Interestingly, in a recent joint workshop on how to reduce the first cesarean delivery by the Eunice Kennedy Shriver National Institute of Child Health and Development, the Society for Maternal-Fetal Medicine, and the College, the group proposed thresholds of 3 hours without epidural and 4 hours with epidural during labor for nulliparous women and 2 hours without and 3 hours with epidural for multiparous women.2 Our data also support longer thresholds for nulliparous women without epidural. Concordant with recent data,7,14,15 we also observed that the length of labor became progressive longer over time. Although the precise reasons for this remained unclear, changing obstetric characteristics, such as higher proportion of induced or augmented labor, fewer forceps and high-station operative deliveries, as well as increased prevalence of obesity and gestational weight gain might play a role.1,7,9 During the study period, immediate pushing during the second stage of labor was usually the practice model and delayed pushing was not widely instituted. Thus, the probability of delayed pushing as a contributor to increased length of second stage of labor over time, although possible, was likely low. Interestingly, when we examined whether birth weight increased during the study period, it remained relatively the same. Thus, we could not consider birth weight as a potential factor for progressively increasing length of second stage of labor during the study period.
We were able to explore length of second stage of labor in relation to epidural use and associated perinatal outcomes in various clinical scenarios. However, there were limitations. First, missing data or inaccurate information could potentially bias our findings. It was reassuring that only 2.5% of potential study participants had missing information regarding length of second stage of labor. Second, the study period was long. This, however, enabled the examination of labor pattern over time. Additionally, we analyzed data from one academic institution, which could potentially limit the generalizability of study findings to the broader population. Although labor management at the study hospital may vary from that of other institutions, our study findings were similar to those reported by a large, multicentered study of labor pattern.13
In summary, the use of epidural anesthesia during labor lengthened the median and the 95th percentile thresholds of second stage of labor. The 95th percentile thresholds of second stage of labor were more than 2 hours longer in women with epidural compared with those without epidural during labor for both nulliparous and multiparous women.
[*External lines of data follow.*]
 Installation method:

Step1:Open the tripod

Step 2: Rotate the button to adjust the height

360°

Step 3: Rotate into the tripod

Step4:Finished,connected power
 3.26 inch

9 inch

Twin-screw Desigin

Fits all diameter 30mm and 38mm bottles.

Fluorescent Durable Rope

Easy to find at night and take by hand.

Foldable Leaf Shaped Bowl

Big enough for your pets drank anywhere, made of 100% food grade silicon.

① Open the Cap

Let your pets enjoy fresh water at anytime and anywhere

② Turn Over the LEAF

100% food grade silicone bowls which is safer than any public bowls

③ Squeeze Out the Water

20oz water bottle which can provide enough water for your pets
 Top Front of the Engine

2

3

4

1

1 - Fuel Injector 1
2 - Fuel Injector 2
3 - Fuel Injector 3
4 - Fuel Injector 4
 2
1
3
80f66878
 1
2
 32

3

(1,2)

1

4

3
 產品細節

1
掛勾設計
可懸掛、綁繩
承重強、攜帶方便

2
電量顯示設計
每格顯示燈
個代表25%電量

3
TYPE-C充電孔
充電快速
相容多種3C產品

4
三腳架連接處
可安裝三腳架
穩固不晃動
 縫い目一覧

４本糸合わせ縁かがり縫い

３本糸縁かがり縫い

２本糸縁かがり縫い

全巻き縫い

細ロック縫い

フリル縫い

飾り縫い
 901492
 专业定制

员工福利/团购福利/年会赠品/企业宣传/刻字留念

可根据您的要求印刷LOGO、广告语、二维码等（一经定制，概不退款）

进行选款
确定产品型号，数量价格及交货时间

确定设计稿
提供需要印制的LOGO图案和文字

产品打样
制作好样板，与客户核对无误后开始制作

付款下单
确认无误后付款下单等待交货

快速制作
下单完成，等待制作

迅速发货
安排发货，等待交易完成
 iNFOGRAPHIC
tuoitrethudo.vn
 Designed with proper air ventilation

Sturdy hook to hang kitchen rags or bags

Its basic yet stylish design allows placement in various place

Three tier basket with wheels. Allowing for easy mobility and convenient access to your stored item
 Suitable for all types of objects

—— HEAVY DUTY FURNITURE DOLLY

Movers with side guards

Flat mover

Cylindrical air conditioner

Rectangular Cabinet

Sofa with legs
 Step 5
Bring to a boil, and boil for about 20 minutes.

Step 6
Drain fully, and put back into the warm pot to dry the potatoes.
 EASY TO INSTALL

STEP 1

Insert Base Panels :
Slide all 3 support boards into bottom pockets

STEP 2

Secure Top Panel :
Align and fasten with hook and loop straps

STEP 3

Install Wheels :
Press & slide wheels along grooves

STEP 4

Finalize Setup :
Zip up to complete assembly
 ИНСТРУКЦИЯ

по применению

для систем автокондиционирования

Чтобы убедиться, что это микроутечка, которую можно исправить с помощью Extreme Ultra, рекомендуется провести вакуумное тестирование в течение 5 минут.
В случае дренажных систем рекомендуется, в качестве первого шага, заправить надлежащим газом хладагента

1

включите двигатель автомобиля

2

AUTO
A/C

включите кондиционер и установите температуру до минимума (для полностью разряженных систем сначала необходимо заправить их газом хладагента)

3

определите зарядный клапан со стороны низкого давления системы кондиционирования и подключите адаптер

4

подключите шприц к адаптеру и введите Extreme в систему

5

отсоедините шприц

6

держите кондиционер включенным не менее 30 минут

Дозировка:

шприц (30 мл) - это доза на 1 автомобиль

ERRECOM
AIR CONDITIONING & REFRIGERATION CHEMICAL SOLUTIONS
To put these findings in context, using current prolonged labor definitions, one would label nearly one-third of nulliparous women with epidural as having abnormal labor. This likely leads to potentially unnecessary interventions. Although labor norms should not be established based on this study alone, our findings, along with those of others, suggest that current definitions of prolonged second stage of labor in the setting of an otherwise reassuring fetal status may be insufficient. There exists a need to establish proper second stage of labor norms to reflect modern obstetrics.